Petunjuk ::
A - Jawablah pertanyaan berikut berdasarkan teks tentang rencana perdamaian Gaza.
(i) Di kota mana pertemuan intensif digelar pada Selasa (30/9)?
(ii) Dalam waktu berapa jam Hamas harus membebaskan seluruh sandera menurut usulan Trump?
(iii) Klausul apa yang menjadi bagian paling ditentang?
B - Lanjutkan teks tentang rencana perdamaian Gaza setelah kalimat terakhirnya.

Kutipan Pilihan ::
-- -- --
DOHA – Rencana perdamaian Gaza yang diusulkan Presiden Amerika Serikat Donald Trump belum mendapat jawaban final dari Hamas. Kelompok yang menguasai Jalur Gaza itu masih melakukan diskusi internal dan koordinasi dengan sejumlah pihak regional. Namun, dinamika yang berkembang memperlihatkan adanya perbedaan pandangan di tubuh Hamas mengenai klausul-klausul kunci dalam usulan tersebut, terutama terkait perlucutan senjata.
Seorang sumber Palestina yang dekat dengan pimpinan Hamas mengatakan kepada AFP, Rabu (01/10/2025), bahwa pertemuan intensif digelar di Doha pada Selasa (30/9). Delegasi Hamas melakukan konsultasi dengan pejabat dari Turki, Mesir, dan Qatar untuk membicarakan rancangan perdamaian yang disebut-sebut sebagai upaya paling serius mengakhiri konflik Gaza dalam beberapa tahun terakhir.
Menurut sumber itu, Hamas kemungkinan membutuhkan waktu “paling lama dua atau tiga hari” sebelum memberikan respons resmi terhadap rencana perdamaian yang diusulkan Trump.
Isi usulan Trump meliputi sejumlah poin penting, yakni seruan gencatan senjata segera, pembebasan seluruh sandera oleh Hamas dalam waktu 72 jam, pembebasan tahanan Palestina oleh Israel, perlucutan senjata Hamas, serta penarikan bertahap pasukan Israel dari Gaza.
Namun, klausul mengenai perlucutan senjata menjadi bagian yang paling ditentang. “Hamas ingin mengubah beberapa klausul, seperti klausul tentang perlucutan senjata dan pengusiran Hamas dan kader-kader faksinya,” ungkap sumber Palestina tersebut.
Selain itu, Hamas juga menginginkan adanya “jaminan internasional untuk penarikan sepenuhnya Israel dari Jalur Gaza” serta perlindungan agar tidak terjadi pembunuhan di dalam maupun di luar wilayah Gaza setelah perjanjian berjalan.
-- -- --
[Petikan dari kumpulan data]
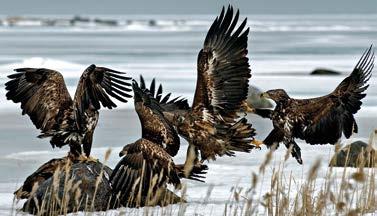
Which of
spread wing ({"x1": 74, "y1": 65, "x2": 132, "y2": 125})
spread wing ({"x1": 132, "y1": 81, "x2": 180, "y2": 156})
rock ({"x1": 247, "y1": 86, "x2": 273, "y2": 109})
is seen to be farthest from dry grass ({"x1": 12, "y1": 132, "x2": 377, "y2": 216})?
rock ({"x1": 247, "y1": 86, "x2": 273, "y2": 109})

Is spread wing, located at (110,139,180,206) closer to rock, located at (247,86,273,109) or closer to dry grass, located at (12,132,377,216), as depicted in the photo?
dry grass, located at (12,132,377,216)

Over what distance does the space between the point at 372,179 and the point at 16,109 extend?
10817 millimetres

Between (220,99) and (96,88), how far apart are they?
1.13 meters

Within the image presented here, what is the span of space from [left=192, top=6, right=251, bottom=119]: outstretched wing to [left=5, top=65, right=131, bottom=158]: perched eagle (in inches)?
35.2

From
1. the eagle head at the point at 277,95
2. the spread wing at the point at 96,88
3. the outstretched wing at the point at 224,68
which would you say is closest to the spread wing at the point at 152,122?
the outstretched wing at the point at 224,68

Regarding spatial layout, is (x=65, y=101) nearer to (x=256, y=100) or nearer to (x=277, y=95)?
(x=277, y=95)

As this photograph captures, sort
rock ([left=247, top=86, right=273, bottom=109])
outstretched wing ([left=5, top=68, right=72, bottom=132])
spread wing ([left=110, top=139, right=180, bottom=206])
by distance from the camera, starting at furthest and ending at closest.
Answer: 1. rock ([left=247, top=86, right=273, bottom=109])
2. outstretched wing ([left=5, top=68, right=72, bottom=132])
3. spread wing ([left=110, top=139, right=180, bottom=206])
-- -- --
Hasil Latihan ::
A -
(i) Doha.
(ii) 72 jam.
(iii) Klausul mengenai perlucutan senjata.

B -
Perdana Menteri Israel, Benjamin Netanyahu, sebelumnya telah menyatakan dukungannya terhadap usulan Trump. Dukungan dari pihak Israel inilah yang membuat diskusi semakin rumit karena Hamas menilai tanpa jaminan internasional, peluang pelanggaran sangat besar.
Sementara itu, dinamika internal Hamas terlihat cukup tajam. Seorang sumber lain yang mengetahui proses diskusi menuturkan bahwa kelompok tersebut terbelah ke dalam dua kubu.
“Sejauh ini, terdapat dua pandangan di dalam kelompok Hamas: pandangan pertama, mendukung persetujuan tanpa syarat karena yang terpenting adalah mendapatkan gencatan senjata yang dijamin oleh Trump, dengan syarat para mediator menjamin implementasi rencana tersebut oleh Israel,” kata sumber tersebut.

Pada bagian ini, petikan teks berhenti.